安東 発表会でも普通の狂言会でも、あんなんやるのは僕らのところだけでしょうね。やり出して5、6年になるんですが皆さんに好評みたいで。
 謡は西洋音楽とは違って、地からはい上がってくるような響きでしょう。どっちが素晴らしいということではなく、根本的に違うんですね。だけど明治以降の日本の音楽の勉強は、学校にピアノやオルガンがあって、西洋音楽を学んだ先生が教えてきた。

古典芸能を新鮮に感じ

 7、8年前、大阪芸大の学生にレポートを書かせた時に、狂言のことを「異文化が面白かった」と書いていて本当に驚きました。だけど毎日毎日聴こえてくるのは西洋音楽。そういうものにどっぷり漬かっていたら、日本の古典芸能が異文化で新鮮だと感じてしまうんですね。
 日本には仏像だとか古い街並みだとか、昔の物はたくさんありますが、上辺だけが形骸化してしまっていて、人間の中に一歩入っていくと、中には日本の伝統がない状態になってしまっているんですね。
 いまはテレビをつけたらジャニーズや吉本ですが、この間、皆さんと一緒に歌った「雪山」なんかは、大切な人が無事であるようにと祈るきれいで優しいバラード。こういうものをいつも歌っていたら、ついカッとして人を刺すようなこともないと思うんだけどなあ。

太郎冠者は庶民の代表

 ――狂言を始められたのはいつなんですか?
安東 19歳のときでした。
 もともと父が観世流のシテ方でした。能というのは家元があってびしっとなっているので、そんな世界に入るつもりがなく逃げていたんです。そんな中で高校2年の時に初めて見たテレビで、グレンミラーのスイングした音楽やシャンソンなんかを聴いたときは本当にしびれました。その後も演劇に首を突っ込んだり、絵を描いてみたりいろんなことをしました。
 ところがのめり込んでいくと、しょせんこれは外国のものやないか。おれは日本人やぞ。親父は能をやっている。何かないのかと探したんです。
 そしたら狂言に興味がひかれて。狂言をやるということは、すなわち室町の中世にぶつかる。中世という時代は、日本でも西洋でも絶対君主制に対して市民層が勃興してきて、世の中が変動していく時期です。
 狂言の中にも市民の群像がいっぱい出てきます。そして市民の代表である太郎冠者は、使われる身分でありながらどこかシャンと生き生きしていて、思い切りのよいさわやかさがある。当時の庶民のいわば代弁者だったわけですね。いまのサラリーマンの大半が太郎冠者的な人物になったら、さーっと世の中が変わって、もっと大きく政権も変わるでしょうけどね。

## 提示データ
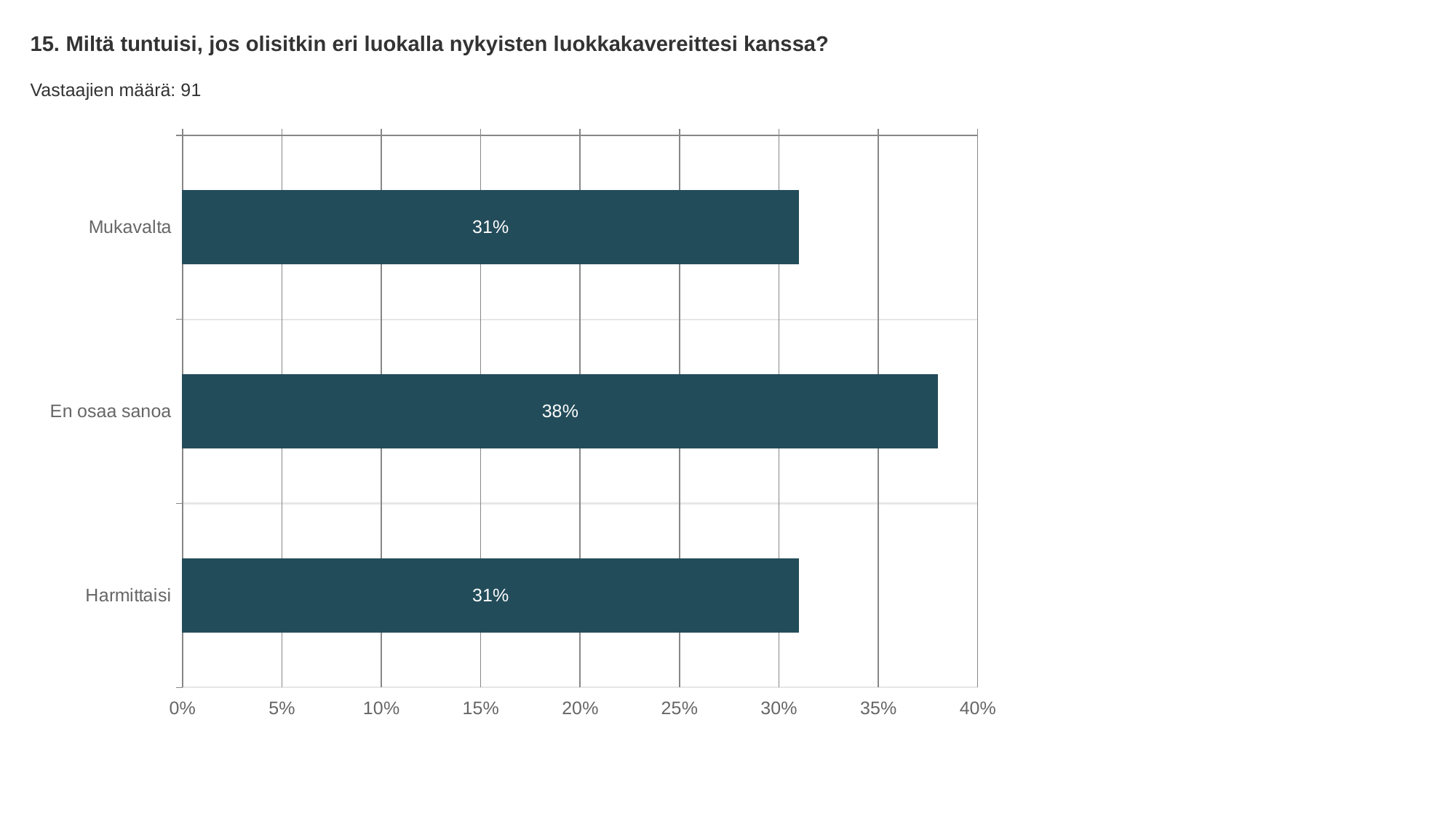
Which is larger, the value for En osaa sanoa or the value for Harmittaisi? En osaa sanoa What is the maximum value shown on the x axis? 40% Is the value for En osaa sanoa greater or less than 35%? greater How many categories are shown in the chart? 3 What is the difference between the values for En osaa sanoa and Mukavalta? 7% What is the value for En osaa sanoa? 38% How many respondents (Vastaajien määrä) are reported on the slide? 91 Is the value for Mukavalta greater or less than 35%? less What is the value for Mukavalta? 31% What kind of chart is shown on the slide? bar chart Which category has the highest value? En osaa sanoa What is the value for Harmittaisi? 31%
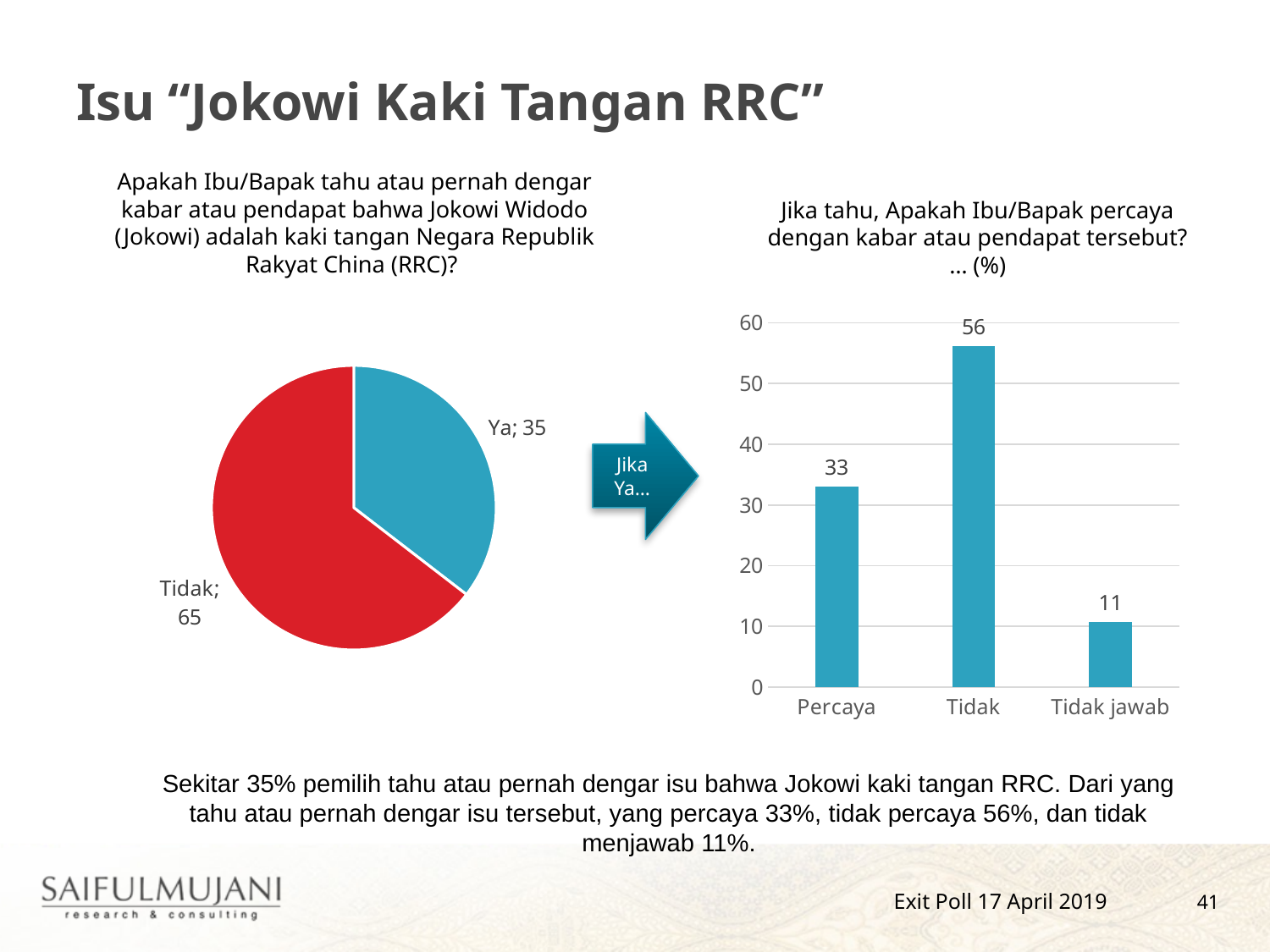
In the pie chart on the left, what is the value for "Ya"? 35 In the pie chart on the left, what is the value for "Tidak"? 65 In the bar chart on the right, what is the difference between the "Tidak" and "Percaya" values? 23 What kind of chart is the chart on the right of the slide? Bar chart In the bar chart on the right, what is the value for "Tidak jawab"? 11 In the pie chart on the left, what is the difference between the "Tidak" and "Ya" values? 30 In the bar chart on the right, which category has the lowest value? Tidak jawab In the pie chart on the left, which slice is larger, "Ya" or "Tidak"? Tidak In the pie chart on the left, how many slices are there? 2 In the bar chart on the right, which category has the highest value? Tidak In the bar chart on the right, how many categories are shown on the x axis? 3 In the bar chart on the right, what is the value for "Percaya"? 33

## 課題
狂言について語った読解文から、「7、8年前、大阪芸大の学生に」から「政権も変わるでしょうけどね。」までの部分を、両端の語句も含めて一字も変えずに出力してください。 データは読解文の内容とは関係がありません。

## 解答
7、8年前、大阪芸大の学生にレポートを書かせた時に、狂言のことを「異文化が面白かった」と書いていて本当に驚きました。だけど毎日毎日聴こえてくるのは西洋音楽。そういうものにどっぷり漬かっていたら、日本の古典芸能が異文化で新鮮だと感じてしまうんですね。
 日本には仏像だとか古い街並みだとか、昔の物はたくさんありますが、上辺だけが形骸化してしまっていて、人間の中に一歩入っていくと、中には日本の伝統がない状態になってしまっているんですね。
 いまはテレビをつけたらジャニーズや吉本ですが、この間、皆さんと一緒に歌った「雪山」なんかは、大切な人が無事であるようにと祈るきれいで優しいバラード。こういうものをいつも歌っていたら、ついカッとして人を刺すようなこともないと思うんだけどなあ。

太郎冠者は庶民の代表

 ――狂言を始められたのはいつなんですか?
安東 19歳のときでした。
 もともと父が観世流のシテ方でした。能というのは家元があってびしっとなっているので、そんな世界に入るつもりがなく逃げていたんです。そんな中で高校2年の時に初めて見たテレビで、グレンミラーのスイングした音楽やシャンソンなんかを聴いたときは本当にしびれました。その後も演劇に首を突っ込んだり、絵を描いてみたりいろんなことをしました。
 ところがのめり込んでいくと、しょせんこれは外国のものやないか。おれは日本人やぞ。親父は能をやっている。何かないのかと探したんです。
 そしたら狂言に興味がひかれて。狂言をやるということは、すなわち室町の中世にぶつかる。中世という時代は、日本でも西洋でも絶対君主制に対して市民層が勃興してきて、世の中が変動していく時期です。
 狂言の中にも市民の群像がいっぱい出てきます。そして市民の代表である太郎冠者は、使われる身分でありながらどこかシャンと生き生きしていて、思い切りのよいさわやかさがある。当時の庶民のいわば代弁者だったわけですね。いまのサラリーマンの大半が太郎冠者的な人物になったら、さーっと世の中が変わって、もっと大きく政権も変わるでしょうけどね。